Мой ангел, помните ли Вы? Ту лошадь дохлую под ярким белым светом Среди рыжеющей травы?
Полуистлевшая, она, раскинув ноги, подобно девке площадной бесстыдно брюхом вверх лежала у дороги, зловонный выделяя гной.
И солнце эту гниль палило с небосвода, чтобы останки сжечь дотла, чтоб слитая в одном великая Природа разъединенным приняла.
И в небо щерились куски скелета, большим подобные цветам... От смрада на лугу, в душистом зное лета едва не стало дурно вам. Спеша на пиршество жужжащей тучей, мухи над мерзкой грудою вились. И черви ползали и копошились в брюхе, как черная густая слизь.
Все это двигалось, вздымалось и блестело, как будто вдруг оживлено. росло и множилось чудовищное тело дыханья смутного полно.
И этот мир струил таинственные звуки, как ветер, как бегущий вал как будто сеятель, подъемля плавно руки, над нивой зерна развевал.
Тот зыбкий хаос был, лишенный форм и линий, как первый очерк, как пятно, где взор художника провидит стан богини, готовый лечь на полотно.
Из-за куста на нас худая, вся в коросте косила сука злой зрачок и выжидала миг, чтоб отхватить от кости и лакомый сожрать кусок.
Но вспомните и вы, заразу источая, вы трупом ляжете гнилым.

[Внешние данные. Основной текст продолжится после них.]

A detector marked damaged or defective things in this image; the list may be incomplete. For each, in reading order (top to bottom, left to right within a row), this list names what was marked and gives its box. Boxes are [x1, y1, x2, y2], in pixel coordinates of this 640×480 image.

Вы - солнце глаз моих, звезда моя живая, вы - лучезарный серафим.
И вас, красавица, и вас коснется тленье. И вы сгниете до костей, одетая в цветы под скорбные моленья - добыча гробовых гостей.
Скажите же червям, когда начнут, целуя, вас пожирать во тьме сырой, что тленной красоты навеки сберегу я и форму, и бессмертный строй.